-- Begin Provided information --

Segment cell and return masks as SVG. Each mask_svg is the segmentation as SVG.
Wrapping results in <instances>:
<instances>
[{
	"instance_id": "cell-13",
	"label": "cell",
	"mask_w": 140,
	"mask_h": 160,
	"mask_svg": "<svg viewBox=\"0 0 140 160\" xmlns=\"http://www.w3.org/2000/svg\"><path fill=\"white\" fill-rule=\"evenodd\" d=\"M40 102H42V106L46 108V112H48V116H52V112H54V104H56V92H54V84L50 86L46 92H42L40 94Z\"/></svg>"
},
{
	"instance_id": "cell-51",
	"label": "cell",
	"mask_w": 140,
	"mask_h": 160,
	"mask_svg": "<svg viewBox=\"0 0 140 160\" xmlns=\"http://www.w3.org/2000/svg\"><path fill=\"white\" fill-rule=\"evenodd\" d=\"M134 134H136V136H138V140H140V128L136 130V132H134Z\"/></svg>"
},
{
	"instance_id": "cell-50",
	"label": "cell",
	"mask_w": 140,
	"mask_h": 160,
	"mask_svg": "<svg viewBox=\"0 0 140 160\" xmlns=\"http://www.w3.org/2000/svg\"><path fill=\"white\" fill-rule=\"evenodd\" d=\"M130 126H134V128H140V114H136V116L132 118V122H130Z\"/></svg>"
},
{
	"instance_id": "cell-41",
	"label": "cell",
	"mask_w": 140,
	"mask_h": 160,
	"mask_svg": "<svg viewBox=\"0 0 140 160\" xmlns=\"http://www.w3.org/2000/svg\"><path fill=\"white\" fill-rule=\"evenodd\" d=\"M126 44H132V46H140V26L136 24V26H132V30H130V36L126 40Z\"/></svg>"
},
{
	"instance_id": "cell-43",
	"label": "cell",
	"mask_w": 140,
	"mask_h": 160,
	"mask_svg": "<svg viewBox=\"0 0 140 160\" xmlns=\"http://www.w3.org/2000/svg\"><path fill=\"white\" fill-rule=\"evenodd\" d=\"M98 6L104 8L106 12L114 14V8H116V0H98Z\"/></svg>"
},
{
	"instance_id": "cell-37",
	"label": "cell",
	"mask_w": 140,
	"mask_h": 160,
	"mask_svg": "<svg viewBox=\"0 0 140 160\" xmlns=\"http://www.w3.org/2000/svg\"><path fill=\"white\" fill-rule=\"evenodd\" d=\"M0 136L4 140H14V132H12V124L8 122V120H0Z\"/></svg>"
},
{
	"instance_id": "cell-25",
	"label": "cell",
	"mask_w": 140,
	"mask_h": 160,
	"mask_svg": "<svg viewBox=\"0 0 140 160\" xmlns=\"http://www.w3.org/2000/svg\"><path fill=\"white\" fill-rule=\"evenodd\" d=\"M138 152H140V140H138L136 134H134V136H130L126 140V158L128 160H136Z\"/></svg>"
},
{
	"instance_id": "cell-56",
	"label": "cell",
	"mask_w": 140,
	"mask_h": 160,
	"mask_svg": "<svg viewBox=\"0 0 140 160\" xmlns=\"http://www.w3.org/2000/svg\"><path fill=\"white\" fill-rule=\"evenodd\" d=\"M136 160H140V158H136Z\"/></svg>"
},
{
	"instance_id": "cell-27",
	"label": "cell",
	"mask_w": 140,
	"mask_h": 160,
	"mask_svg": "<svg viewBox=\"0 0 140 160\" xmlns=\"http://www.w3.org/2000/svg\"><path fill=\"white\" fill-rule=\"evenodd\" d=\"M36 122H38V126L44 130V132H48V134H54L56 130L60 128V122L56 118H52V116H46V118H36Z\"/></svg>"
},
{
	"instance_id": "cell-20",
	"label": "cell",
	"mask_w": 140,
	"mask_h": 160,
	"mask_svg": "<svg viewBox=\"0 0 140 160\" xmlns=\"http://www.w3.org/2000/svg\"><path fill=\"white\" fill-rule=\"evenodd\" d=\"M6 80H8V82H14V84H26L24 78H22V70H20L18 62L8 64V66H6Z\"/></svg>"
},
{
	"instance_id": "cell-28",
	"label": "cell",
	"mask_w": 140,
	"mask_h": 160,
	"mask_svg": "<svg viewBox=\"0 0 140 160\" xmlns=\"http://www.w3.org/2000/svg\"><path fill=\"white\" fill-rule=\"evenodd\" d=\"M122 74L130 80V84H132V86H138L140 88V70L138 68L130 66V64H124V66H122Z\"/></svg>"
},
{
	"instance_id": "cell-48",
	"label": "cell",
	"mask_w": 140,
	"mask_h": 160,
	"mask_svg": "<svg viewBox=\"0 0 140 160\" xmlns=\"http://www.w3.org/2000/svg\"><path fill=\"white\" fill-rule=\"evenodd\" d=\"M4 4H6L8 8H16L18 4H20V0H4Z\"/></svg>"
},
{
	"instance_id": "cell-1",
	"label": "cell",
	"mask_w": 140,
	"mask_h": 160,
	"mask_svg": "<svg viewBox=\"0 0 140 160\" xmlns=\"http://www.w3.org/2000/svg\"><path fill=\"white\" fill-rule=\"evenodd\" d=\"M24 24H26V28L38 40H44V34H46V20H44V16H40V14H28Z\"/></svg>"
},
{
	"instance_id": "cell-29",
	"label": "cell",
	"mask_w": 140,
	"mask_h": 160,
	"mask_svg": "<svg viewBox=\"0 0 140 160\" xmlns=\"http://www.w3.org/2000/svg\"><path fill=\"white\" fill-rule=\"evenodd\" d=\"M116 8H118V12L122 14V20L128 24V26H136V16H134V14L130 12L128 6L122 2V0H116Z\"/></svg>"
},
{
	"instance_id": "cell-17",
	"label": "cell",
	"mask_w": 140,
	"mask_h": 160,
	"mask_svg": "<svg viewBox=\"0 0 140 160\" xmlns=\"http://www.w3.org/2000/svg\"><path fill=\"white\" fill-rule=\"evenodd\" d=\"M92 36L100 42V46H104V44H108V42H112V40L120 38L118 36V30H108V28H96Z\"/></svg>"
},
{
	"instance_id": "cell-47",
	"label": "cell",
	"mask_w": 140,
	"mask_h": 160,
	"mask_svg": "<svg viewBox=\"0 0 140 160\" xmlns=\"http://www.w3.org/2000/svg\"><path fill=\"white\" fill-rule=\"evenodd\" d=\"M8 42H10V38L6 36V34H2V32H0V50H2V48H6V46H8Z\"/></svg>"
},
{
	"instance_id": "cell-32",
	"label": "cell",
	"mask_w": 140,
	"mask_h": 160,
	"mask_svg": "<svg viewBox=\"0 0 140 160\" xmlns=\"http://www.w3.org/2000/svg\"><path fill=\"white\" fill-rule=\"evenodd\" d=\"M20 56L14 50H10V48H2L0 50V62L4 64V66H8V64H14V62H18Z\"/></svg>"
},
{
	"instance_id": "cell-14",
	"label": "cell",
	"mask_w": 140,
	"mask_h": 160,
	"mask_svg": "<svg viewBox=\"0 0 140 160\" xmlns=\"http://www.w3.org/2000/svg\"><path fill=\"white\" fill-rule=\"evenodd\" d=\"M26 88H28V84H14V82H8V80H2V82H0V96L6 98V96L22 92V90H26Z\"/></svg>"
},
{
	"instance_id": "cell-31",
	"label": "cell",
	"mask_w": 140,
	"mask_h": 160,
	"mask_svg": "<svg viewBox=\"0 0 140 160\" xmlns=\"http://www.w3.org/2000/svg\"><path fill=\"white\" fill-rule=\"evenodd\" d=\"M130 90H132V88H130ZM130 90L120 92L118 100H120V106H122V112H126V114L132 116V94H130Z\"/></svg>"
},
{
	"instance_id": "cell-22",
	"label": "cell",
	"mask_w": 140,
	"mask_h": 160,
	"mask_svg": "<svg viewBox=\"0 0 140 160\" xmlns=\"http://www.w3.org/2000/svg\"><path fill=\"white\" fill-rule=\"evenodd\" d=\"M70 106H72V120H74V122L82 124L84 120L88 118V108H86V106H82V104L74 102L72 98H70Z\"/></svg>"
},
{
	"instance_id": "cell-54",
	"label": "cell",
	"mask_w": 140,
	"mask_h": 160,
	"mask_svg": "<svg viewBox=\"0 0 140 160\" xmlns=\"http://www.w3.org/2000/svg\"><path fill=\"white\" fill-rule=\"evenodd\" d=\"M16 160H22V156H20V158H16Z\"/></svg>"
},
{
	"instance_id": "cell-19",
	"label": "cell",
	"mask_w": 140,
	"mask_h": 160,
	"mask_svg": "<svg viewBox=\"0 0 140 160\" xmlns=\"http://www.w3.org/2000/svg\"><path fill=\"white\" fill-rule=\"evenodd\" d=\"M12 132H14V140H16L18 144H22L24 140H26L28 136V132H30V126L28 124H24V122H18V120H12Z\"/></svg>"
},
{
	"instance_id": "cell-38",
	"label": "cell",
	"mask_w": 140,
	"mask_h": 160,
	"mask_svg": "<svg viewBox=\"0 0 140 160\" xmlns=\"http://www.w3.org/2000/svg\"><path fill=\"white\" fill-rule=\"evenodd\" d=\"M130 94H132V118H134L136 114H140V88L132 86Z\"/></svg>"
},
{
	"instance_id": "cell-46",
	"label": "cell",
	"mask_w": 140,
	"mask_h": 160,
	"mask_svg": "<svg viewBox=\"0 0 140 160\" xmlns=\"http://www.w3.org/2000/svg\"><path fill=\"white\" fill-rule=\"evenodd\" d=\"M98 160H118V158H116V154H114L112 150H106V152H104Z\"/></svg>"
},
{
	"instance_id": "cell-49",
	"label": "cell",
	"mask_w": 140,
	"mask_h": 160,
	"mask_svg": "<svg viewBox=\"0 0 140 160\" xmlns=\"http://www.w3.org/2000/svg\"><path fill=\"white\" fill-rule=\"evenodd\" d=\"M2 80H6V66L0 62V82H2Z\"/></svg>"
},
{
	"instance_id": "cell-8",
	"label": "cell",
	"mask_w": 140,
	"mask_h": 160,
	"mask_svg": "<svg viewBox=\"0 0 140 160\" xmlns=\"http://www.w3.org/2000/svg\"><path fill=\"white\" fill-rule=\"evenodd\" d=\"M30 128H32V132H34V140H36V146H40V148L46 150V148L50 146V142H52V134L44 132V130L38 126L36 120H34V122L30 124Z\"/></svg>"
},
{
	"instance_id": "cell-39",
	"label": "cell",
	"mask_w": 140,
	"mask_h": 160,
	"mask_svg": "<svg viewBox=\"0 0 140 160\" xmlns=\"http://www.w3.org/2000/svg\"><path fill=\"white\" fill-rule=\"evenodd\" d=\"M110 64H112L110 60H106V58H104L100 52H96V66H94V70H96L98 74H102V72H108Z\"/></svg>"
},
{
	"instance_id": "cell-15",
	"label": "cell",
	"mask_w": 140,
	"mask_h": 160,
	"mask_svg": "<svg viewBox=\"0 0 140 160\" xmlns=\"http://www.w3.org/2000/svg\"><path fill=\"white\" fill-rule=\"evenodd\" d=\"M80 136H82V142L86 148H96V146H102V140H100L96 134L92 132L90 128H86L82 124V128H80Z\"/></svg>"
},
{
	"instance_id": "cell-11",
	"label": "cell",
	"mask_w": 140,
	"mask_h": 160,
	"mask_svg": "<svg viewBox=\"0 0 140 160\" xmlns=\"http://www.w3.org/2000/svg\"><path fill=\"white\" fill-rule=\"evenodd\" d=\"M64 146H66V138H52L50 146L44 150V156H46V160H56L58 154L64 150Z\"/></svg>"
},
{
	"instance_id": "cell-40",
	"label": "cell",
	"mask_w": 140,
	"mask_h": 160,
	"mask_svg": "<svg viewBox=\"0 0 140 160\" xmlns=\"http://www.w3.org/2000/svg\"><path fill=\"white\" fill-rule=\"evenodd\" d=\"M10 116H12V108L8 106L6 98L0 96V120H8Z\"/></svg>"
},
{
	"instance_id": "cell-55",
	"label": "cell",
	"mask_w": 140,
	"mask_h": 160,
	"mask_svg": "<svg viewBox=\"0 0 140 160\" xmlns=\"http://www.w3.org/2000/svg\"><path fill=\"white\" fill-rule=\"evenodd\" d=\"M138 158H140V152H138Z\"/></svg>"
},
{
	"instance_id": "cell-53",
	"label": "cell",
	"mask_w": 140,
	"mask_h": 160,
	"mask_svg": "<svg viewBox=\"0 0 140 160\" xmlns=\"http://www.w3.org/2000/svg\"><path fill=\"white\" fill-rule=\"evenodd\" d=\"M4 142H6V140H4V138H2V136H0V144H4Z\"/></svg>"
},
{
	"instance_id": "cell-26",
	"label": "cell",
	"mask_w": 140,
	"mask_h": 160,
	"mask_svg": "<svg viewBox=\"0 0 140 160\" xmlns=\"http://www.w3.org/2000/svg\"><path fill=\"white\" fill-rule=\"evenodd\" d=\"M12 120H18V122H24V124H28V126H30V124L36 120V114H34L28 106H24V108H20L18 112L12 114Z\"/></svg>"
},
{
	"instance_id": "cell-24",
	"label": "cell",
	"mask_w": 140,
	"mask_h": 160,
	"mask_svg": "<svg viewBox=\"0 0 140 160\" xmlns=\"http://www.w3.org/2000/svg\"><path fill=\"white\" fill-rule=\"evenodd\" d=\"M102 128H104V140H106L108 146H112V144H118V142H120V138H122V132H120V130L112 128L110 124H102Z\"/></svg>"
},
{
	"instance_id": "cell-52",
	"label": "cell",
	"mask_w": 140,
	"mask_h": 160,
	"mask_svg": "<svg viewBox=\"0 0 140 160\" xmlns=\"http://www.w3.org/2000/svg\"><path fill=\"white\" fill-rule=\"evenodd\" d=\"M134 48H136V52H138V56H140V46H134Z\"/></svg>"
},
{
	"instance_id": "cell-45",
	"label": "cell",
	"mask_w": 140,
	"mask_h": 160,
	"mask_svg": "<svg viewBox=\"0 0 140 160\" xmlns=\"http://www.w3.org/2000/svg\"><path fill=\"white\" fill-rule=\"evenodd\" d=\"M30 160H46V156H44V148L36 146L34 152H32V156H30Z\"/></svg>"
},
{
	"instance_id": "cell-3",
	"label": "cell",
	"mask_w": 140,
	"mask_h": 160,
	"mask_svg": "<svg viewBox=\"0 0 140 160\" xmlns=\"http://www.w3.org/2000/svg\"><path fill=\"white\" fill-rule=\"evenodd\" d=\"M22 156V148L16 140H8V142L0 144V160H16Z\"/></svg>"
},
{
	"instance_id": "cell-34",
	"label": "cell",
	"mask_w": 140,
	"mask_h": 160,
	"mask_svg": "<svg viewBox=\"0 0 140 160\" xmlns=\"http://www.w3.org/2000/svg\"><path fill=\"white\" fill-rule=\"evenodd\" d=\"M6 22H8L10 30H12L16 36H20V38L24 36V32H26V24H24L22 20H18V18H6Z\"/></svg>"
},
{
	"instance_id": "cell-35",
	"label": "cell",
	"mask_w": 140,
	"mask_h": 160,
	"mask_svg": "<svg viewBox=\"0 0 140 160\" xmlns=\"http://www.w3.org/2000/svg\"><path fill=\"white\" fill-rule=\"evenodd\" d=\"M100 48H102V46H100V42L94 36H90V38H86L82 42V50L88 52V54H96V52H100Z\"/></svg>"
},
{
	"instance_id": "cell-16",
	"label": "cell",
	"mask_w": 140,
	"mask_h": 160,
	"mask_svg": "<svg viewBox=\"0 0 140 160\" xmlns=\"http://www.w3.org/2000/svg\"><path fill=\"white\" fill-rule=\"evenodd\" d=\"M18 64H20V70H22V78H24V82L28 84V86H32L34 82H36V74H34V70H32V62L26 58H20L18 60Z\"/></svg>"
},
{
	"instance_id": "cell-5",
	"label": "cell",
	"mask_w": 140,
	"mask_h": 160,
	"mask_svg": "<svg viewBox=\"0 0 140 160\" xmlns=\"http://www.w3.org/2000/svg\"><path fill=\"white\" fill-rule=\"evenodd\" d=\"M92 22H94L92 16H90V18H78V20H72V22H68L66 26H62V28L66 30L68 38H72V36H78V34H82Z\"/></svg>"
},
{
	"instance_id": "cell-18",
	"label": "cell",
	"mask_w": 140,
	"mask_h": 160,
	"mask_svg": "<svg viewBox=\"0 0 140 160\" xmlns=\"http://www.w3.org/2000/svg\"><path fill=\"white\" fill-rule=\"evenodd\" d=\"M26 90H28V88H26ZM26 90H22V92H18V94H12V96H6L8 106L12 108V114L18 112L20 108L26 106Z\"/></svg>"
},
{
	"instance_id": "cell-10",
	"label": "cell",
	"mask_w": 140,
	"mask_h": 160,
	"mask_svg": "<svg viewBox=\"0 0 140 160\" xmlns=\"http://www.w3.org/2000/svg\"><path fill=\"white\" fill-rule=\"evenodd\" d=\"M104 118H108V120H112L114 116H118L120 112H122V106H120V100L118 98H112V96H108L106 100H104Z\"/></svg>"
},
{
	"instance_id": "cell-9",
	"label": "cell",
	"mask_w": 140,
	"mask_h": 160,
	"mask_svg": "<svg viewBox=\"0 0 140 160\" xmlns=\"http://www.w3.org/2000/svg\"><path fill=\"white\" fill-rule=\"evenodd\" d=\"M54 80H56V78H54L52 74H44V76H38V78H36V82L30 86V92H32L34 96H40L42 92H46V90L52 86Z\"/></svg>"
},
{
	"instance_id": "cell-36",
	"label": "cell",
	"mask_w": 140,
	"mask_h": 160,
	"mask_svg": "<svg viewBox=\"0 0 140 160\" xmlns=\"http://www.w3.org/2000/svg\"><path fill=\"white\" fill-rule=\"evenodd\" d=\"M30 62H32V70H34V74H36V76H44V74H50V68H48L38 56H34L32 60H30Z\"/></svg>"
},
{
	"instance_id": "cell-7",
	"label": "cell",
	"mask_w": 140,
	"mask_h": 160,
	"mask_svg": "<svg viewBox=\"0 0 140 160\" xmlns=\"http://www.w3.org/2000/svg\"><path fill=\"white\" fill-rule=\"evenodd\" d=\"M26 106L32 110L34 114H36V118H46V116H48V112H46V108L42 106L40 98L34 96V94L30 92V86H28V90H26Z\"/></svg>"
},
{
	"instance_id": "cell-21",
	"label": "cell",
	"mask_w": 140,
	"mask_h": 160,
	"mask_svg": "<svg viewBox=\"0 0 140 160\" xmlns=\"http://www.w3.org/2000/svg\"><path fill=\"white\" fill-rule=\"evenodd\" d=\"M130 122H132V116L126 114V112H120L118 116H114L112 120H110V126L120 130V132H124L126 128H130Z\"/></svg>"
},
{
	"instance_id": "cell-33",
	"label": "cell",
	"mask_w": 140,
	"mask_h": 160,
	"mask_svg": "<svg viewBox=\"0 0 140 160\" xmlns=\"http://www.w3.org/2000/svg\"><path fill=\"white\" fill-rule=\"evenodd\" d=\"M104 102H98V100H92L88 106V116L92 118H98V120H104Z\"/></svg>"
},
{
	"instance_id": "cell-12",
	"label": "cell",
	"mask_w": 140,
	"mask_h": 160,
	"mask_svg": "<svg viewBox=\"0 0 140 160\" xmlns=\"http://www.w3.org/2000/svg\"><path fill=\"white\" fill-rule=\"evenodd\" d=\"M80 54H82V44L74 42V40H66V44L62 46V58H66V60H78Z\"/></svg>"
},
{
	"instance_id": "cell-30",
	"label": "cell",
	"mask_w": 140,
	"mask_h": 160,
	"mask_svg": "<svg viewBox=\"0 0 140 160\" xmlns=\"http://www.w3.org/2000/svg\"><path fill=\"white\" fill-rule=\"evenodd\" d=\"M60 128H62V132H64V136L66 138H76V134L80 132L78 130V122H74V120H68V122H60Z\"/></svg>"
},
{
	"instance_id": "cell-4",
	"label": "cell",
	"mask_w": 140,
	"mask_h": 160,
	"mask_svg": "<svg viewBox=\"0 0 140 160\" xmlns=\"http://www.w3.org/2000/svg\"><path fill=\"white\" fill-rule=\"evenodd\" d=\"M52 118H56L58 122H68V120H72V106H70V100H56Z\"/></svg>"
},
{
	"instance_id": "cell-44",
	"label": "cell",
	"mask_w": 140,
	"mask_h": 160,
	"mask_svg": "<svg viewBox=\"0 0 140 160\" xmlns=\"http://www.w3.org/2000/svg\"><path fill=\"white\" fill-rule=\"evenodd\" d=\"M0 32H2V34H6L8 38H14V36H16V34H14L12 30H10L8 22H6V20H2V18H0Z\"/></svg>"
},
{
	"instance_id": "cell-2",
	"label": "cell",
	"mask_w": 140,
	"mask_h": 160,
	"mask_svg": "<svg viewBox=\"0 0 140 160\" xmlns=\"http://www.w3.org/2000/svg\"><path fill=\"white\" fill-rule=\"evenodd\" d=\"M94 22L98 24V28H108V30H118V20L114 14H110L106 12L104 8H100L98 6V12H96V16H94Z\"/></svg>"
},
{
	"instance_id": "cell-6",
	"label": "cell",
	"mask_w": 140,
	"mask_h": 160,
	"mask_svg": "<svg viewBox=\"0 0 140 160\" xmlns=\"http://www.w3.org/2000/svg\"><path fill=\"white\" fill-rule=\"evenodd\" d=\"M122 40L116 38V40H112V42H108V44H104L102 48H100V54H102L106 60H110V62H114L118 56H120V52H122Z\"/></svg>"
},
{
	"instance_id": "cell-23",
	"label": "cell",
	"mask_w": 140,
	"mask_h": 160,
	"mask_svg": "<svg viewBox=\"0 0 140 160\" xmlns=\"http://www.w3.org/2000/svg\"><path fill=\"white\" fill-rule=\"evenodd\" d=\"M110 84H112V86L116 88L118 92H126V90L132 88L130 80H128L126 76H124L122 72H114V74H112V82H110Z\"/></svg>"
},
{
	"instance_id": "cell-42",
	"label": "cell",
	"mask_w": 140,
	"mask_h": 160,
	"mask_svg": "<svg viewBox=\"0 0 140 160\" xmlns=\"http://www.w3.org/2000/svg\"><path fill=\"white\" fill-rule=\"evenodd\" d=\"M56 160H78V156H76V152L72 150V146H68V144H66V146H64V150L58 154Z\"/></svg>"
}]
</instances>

-- End Provided information --

Problem to work on =
Report each line of the items that contains the string "instances", treating uppercase and lowercase letters as different.

Correct result =
Wrapping results in <instances>:
<instances>
</instances>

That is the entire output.